For stereology experiments, animals were perfused transcardially with normal saline followed by 10% formalin. Brains were removed and post fixed in 10% formalin for 24 h, cryoprotected in 30% sucrose in 0.1M phosphate buffer, then frozen in dry ice and stored at −80°C. Systematic uniform random sampling was achieved by sectioning brains coronally on a calibrated freezing stage microtome (30 μm) through the full rostro-caudal extent of the striatum, beginning just caudal to the olfactory bulbs and ending at the rostral hippocampus. A registered 1-in-15 series of sections was obtained for each animal and separate series were randomly assigned for processing to detect total numbers of striatal microglia (Iba-1 positive cells) or neurons (NeuN positive cells). Sections were collected into cold 0.1M TBS and stored at 4°C until used for immunostaining procedures with rabbit anti-Iba-1 and mouse anti-NeuN antibodies as detailed previously (Regenhardt et al. 2013).

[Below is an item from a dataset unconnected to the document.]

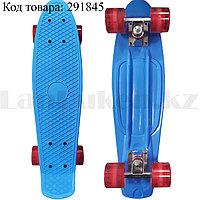 Пенни борд подростковый 56*15 Penny Board с гелевыми светящимися красными колесами синий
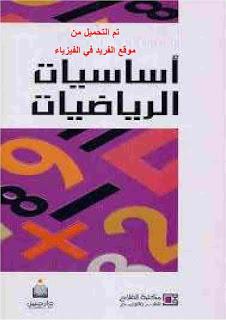 كتاب أساسيات الرياضيات من الإبتدائية إلى الثانوية pdf أ. خالد المنفلوطي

Stereological quantification of Iba-1 and NeuN immunopositive cells in the striatum was performed using the optical fractionator as detailed previously (Sterio, 1984; West et al. 1991), in which the product of the cells counted in a known, uniformly random sample of the region of interest is multiplied by the reciprocal of the sampling fraction.

In addition to the Iba-1 and NeuN immunostaining described above, co-localization of Mas with NeuN or Ox-42 immunoreactivities (microglial specific marker) was achieved as detailed previously (Regenhardt et al. 2013).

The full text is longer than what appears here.